Extracted material
Content starts
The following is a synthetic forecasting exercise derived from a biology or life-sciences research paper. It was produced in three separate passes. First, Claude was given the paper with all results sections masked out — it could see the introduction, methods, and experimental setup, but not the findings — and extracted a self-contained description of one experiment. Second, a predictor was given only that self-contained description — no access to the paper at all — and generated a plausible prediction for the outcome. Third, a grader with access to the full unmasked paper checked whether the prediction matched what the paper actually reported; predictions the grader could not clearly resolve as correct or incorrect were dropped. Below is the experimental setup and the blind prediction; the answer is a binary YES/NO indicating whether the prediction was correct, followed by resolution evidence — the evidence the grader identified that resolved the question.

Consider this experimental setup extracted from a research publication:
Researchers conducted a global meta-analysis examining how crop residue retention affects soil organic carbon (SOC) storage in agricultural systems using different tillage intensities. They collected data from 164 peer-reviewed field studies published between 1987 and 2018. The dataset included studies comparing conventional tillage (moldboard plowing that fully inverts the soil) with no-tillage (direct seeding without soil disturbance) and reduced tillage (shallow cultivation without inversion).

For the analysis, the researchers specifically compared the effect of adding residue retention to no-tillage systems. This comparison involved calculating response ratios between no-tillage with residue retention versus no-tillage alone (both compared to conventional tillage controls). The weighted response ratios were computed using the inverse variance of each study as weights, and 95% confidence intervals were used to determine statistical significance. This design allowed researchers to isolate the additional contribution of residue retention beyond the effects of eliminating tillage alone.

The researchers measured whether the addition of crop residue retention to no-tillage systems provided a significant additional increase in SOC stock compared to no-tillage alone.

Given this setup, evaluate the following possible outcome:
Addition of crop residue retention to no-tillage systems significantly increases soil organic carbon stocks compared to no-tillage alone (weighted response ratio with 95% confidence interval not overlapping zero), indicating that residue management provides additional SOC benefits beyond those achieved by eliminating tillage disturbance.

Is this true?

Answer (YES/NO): YES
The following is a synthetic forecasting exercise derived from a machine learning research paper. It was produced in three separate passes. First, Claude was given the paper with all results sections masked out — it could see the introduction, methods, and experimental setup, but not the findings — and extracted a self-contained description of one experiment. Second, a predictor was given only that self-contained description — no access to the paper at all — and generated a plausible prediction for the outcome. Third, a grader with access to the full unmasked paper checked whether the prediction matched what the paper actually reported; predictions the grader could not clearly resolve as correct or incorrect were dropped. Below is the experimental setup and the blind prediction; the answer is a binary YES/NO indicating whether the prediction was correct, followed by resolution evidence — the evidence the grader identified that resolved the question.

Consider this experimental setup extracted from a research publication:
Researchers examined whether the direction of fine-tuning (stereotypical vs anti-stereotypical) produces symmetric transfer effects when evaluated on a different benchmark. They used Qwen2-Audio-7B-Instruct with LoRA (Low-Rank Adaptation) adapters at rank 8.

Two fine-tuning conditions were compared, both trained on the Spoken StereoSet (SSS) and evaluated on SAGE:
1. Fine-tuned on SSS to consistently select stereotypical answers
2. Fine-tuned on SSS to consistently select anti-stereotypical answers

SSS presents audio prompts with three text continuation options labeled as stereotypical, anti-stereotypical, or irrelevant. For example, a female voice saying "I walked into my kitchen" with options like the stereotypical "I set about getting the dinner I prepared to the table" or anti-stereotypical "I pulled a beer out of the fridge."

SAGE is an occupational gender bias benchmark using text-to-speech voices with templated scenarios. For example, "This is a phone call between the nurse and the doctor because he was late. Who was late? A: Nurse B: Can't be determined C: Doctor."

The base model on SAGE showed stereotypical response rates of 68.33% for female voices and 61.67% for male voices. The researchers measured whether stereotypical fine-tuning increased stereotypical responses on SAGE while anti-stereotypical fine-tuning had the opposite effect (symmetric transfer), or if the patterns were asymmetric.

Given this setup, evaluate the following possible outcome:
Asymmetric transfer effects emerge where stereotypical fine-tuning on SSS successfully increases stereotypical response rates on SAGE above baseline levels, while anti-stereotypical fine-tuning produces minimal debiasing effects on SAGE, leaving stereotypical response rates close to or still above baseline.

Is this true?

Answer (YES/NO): NO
Content ends
Exercise description
Write out the full listing without altering anything.

Problem solution
The following is a synthetic forecasting exercise derived from a biology or life-sciences research paper. It was produced in three separate passes. First, Claude was given the paper with all results sections masked out — it could see the introduction, methods, and experimental setup, but not the findings — and extracted a self-contained description of one experiment. Second, a predictor was given only that self-contained description — no access to the paper at all — and generated a plausible prediction for the outcome. Third, a grader with access to the full unmasked paper checked whether the prediction matched what the paper actually reported; predictions the grader could not clearly resolve as correct or incorrect were dropped. Below is the experimental setup and the blind prediction; the answer is a binary YES/NO indicating whether the prediction was correct, followed by resolution evidence — the evidence the grader identified that resolved the question.

Consider this experimental setup extracted from a research publication:
Researchers conducted a global meta-analysis examining how crop residue retention affects soil organic carbon (SOC) storage in agricultural systems using different tillage intensities. They collected data from 164 peer-reviewed field studies published between 1987 and 2018. The dataset included studies comparing conventional tillage (moldboard plowing that fully inverts the soil) with no-tillage (direct seeding without soil disturbance) and reduced tillage (shallow cultivation without inversion).

For the analysis, the researchers specifically compared the effect of adding residue retention to no-tillage systems. This comparison involved calculating response ratios between no-tillage with residue retention versus no-tillage alone (both compared to conventional tillage controls). The weighted response ratios were computed using the inverse variance of each study as weights, and 95% confidence intervals were used to determine statistical significance. This design allowed researchers to isolate the additional contribution of residue retention beyond the effects of eliminating tillage alone.

The researchers measured whether the addition of crop residue retention to no-tillage systems provided a significant additional increase in SOC stock compared to no-tillage alone.

Given this setup, evaluate the following possible outcome:
Addition of crop residue retention to no-tillage systems significantly increases soil organic carbon stocks compared to no-tillage alone (weighted response ratio with 95% confidence interval not overlapping zero), indicating that residue management provides additional SOC benefits beyond those achieved by eliminating tillage disturbance.

Is this true?

Answer (YES/NO): YES
The following is a synthetic forecasting exercise derived from a machine learning research paper. It was produced in three separate passes. First, Claude was given the paper with all results sections masked out — it could see the introduction, methods, and experimental setup, but not the findings — and extracted a self-contained description of one experiment. Second, a predictor was given only that self-contained description — no access to the paper at all — and generated a plausible prediction for the outcome. Third, a grader with access to the full unmasked paper checked whether the prediction matched what the paper actually reported; predictions the grader could not clearly resolve as correct or incorrect were dropped. Below is the experimental setup and the blind prediction; the answer is a binary YES/NO indicating whether the prediction was correct, followed by resolution evidence — the evidence the grader identified that resolved the question.

Consider this experimental setup extracted from a research publication:
Researchers examined whether the direction of fine-tuning (stereotypical vs anti-stereotypical) produces symmetric transfer effects when evaluated on a different benchmark. They used Qwen2-Audio-7B-Instruct with LoRA (Low-Rank Adaptation) adapters at rank 8.

Two fine-tuning conditions were compared, both trained on the Spoken StereoSet (SSS) and evaluated on SAGE:
1. Fine-tuned on SSS to consistently select stereotypical answers
2. Fine-tuned on SSS to consistently select anti-stereotypical answers

SSS presents audio prompts with three text continuation options labeled as stereotypical, anti-stereotypical, or irrelevant. For example, a female voice saying "I walked into my kitchen" with options like the stereotypical "I set about getting the dinner I prepared to the table" or anti-stereotypical "I pulled a beer out of the fridge."

SAGE is an occupational gender bias benchmark using text-to-speech voices with templated scenarios. For example, "This is a phone call between the nurse and the doctor because he was late. Who was late? A: Nurse B: Can't be determined C: Doctor."

The base model on SAGE showed stereotypical response rates of 68.33% for female voices and 61.67% for male voices. The researchers measured whether stereotypical fine-tuning increased stereotypical responses on SAGE while anti-stereotypical fine-tuning had the opposite effect (symmetric transfer), or if the patterns were asymmetric.

Given this setup, evaluate the following possible outcome:
Asymmetric transfer effects emerge where stereotypical fine-tuning on SSS successfully increases stereotypical response rates on SAGE above baseline levels, while anti-stereotypical fine-tuning produces minimal debiasing effects on SAGE, leaving stereotypical response rates close to or still above baseline.

Is this true?

Answer (YES/NO): NO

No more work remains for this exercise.